令和2年度江南市横田教育文化事業弁論大会 その3 「心の動くデザインを。」
- 公開日
- 2020/11/08
- 更新日
- 2020/11/08
全校生徒
その、一瞬で。
三枚と、数秒で。
その瞬間、何か、自分の心の奥底から、言葉にできないような感覚が一気に押し寄せ、目の前がキラキラして、ワクワクして、じっとしていられない気持ちを抱えながらそれを眺め続けていました。
その時、気付いたのです。これがデザイン。これがデザイナーというものなのかと。
デザイナーになるのが私の夢です。飲み物やお菓子のパッケージ、ポスター、イラストなど文字や色彩から、世界そのものを感じてもらえるような、そして、人と何かをデザインによって繋げられるようなデザイナーになりたいです。
沢山の言葉を使って話せば、沢山の事を伝える事ができます。しかしデザインは、それらいかに多く伝えられるかという事を考え抜き、余計なものをそぎ落としていく作業なのではないかと考えたことがあります。

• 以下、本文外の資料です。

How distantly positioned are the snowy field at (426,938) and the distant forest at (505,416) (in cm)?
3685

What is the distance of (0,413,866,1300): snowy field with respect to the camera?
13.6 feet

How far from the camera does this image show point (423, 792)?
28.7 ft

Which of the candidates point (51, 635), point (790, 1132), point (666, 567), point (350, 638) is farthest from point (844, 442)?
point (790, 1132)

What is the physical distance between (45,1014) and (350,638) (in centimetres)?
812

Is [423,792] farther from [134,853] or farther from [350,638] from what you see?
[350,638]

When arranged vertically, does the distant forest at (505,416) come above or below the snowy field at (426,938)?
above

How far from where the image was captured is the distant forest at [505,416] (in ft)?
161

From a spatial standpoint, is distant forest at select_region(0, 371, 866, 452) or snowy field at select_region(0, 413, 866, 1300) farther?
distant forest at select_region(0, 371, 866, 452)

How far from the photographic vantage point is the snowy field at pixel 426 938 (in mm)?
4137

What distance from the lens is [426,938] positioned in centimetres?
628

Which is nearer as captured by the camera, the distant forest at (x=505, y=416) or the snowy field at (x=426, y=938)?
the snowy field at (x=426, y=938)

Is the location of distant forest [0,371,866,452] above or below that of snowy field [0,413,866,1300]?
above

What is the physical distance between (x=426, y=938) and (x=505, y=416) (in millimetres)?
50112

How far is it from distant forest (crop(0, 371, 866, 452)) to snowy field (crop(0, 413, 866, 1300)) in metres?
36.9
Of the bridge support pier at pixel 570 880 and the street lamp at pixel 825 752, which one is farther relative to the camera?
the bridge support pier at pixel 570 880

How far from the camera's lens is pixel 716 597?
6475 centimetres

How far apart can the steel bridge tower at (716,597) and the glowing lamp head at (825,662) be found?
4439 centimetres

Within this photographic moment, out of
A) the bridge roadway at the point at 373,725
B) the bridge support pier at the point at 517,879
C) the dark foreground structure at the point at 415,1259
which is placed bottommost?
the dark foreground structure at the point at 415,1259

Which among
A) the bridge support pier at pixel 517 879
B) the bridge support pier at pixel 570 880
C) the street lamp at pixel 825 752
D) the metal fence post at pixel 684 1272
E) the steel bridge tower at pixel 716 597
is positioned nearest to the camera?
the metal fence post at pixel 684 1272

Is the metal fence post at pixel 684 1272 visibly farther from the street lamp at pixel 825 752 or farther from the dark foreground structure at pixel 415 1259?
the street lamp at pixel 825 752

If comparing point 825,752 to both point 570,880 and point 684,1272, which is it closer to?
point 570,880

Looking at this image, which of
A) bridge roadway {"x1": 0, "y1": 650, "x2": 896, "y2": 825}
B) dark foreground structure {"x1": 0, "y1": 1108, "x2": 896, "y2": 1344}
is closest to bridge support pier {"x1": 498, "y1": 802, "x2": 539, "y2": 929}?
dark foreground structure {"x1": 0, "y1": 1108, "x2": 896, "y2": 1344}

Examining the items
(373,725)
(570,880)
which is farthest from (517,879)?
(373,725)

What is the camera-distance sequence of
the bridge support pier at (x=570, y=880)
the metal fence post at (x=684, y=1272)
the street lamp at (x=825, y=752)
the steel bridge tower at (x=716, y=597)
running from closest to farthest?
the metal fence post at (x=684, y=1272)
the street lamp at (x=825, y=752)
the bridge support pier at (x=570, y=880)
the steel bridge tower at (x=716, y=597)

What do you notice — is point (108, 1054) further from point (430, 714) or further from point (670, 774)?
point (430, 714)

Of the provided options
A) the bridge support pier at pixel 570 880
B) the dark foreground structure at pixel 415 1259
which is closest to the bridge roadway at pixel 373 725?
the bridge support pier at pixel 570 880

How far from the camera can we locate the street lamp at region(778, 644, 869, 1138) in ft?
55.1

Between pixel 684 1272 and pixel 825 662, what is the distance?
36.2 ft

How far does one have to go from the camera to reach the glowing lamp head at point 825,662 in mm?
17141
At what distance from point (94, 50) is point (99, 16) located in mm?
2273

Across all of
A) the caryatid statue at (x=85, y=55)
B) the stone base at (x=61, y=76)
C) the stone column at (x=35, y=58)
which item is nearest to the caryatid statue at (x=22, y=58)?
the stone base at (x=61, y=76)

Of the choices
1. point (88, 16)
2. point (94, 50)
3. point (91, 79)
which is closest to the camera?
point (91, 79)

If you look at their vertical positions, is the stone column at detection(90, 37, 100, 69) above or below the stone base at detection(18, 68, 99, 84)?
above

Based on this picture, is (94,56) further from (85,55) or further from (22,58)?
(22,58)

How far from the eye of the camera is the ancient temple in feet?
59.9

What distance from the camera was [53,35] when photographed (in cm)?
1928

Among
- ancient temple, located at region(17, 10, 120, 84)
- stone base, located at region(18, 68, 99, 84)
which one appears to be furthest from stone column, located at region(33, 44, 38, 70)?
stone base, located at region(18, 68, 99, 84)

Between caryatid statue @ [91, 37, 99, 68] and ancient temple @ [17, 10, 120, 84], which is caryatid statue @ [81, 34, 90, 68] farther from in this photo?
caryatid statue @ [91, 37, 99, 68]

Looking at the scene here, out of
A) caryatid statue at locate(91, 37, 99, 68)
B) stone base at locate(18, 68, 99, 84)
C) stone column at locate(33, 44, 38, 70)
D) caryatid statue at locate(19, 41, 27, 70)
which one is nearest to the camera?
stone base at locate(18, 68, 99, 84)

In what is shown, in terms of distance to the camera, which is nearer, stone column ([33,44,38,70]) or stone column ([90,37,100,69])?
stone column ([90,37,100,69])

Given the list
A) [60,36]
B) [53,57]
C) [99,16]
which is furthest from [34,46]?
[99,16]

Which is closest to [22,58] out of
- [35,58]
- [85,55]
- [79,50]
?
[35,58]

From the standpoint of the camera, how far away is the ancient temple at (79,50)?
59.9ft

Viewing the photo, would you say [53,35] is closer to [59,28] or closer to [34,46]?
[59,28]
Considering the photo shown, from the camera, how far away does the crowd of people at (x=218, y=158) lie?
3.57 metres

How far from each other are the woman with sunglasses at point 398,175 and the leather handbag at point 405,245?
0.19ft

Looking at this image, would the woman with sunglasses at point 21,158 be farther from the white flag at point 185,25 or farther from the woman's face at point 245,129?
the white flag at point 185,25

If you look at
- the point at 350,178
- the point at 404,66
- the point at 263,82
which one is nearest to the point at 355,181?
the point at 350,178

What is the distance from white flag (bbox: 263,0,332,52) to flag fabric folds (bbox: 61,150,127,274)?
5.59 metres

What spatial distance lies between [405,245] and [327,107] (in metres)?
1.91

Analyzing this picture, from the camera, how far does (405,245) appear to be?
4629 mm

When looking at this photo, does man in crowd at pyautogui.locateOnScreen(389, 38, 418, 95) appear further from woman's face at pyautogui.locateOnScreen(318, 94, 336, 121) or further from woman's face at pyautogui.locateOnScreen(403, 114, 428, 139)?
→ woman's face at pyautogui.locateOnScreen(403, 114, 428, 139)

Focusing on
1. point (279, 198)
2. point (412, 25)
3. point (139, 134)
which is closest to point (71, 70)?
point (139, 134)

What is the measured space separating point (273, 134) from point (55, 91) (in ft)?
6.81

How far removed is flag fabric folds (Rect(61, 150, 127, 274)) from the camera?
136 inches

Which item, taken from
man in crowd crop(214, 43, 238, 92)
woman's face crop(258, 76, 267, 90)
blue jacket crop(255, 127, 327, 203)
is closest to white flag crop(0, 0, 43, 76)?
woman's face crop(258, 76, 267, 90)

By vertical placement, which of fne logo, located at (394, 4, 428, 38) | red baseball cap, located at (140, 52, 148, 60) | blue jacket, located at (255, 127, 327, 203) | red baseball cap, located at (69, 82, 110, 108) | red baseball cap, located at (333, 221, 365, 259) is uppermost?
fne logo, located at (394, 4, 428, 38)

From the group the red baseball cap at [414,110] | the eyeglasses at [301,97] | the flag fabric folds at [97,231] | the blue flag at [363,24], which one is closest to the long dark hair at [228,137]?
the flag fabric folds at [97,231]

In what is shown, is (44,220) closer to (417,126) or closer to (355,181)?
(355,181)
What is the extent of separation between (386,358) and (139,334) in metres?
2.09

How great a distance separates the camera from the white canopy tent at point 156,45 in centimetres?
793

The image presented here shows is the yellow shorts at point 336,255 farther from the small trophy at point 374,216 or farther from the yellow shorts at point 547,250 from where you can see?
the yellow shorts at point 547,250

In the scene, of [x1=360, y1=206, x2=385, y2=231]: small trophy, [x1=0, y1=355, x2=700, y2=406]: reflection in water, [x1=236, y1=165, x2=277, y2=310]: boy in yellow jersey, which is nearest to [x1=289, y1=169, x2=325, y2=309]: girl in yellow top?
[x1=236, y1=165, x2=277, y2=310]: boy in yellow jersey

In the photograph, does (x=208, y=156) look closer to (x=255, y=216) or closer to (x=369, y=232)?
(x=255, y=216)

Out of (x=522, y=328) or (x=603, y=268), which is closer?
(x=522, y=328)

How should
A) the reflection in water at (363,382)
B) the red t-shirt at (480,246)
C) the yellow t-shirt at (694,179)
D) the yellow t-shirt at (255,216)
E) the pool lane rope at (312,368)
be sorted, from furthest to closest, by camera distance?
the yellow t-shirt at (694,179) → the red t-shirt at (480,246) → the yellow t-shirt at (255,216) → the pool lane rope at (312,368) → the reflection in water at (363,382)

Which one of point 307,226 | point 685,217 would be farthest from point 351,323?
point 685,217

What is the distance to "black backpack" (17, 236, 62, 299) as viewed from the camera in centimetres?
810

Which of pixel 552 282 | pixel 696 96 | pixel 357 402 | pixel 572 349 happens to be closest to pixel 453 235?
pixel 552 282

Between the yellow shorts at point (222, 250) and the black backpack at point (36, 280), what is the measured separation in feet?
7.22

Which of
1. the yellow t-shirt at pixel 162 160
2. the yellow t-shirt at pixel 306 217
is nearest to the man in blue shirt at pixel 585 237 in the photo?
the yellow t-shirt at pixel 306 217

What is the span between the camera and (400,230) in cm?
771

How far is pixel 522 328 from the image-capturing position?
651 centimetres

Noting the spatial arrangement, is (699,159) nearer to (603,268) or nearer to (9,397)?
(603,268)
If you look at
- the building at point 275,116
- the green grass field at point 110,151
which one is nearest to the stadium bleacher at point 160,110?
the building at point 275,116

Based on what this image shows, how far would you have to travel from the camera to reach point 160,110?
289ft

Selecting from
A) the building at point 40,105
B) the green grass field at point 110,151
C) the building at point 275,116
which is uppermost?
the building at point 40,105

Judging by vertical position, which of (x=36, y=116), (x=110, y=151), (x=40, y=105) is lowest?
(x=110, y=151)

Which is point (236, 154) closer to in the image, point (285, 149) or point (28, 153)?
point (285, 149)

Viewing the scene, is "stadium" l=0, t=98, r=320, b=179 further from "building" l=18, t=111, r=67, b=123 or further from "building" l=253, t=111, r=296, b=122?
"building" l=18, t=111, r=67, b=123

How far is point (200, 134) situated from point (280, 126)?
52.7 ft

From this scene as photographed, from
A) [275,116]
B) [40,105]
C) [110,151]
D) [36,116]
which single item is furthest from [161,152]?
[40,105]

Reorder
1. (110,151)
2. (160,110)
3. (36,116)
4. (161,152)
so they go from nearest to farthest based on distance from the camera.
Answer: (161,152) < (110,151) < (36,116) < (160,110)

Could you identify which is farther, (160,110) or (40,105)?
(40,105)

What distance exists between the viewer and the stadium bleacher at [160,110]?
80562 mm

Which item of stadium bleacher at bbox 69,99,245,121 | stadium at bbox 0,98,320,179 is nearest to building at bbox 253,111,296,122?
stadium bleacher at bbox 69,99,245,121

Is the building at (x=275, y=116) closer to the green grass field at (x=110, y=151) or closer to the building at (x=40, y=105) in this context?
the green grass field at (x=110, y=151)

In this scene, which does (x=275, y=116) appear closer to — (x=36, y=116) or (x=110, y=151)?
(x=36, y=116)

私は幼稚園の頃から絵を描く事が趣味でした。例にもれず女の子ばかりを描いて、周りのみんなにほめられると嬉しくなり、自分で考えた服を描いたりしていました。小学生の頃に言っていた将来の夢は「ファッションデザイナー」でした。
しかし、高学年の頃私は気付いてしまいました。私は服のデザインを作りたいと思っているわけではないのだと。
そして、ファッションデザイナーではないデザイナーということを考えていたとき、ふと、今この手に握っているペンも、座っているイスも、飲んでいるペットボトルの包装も、目の前にある全てのものが「デザイン」なのだと気付き、目が覚める想いがしました。デザインの世界はこんなにも幅広いのだと。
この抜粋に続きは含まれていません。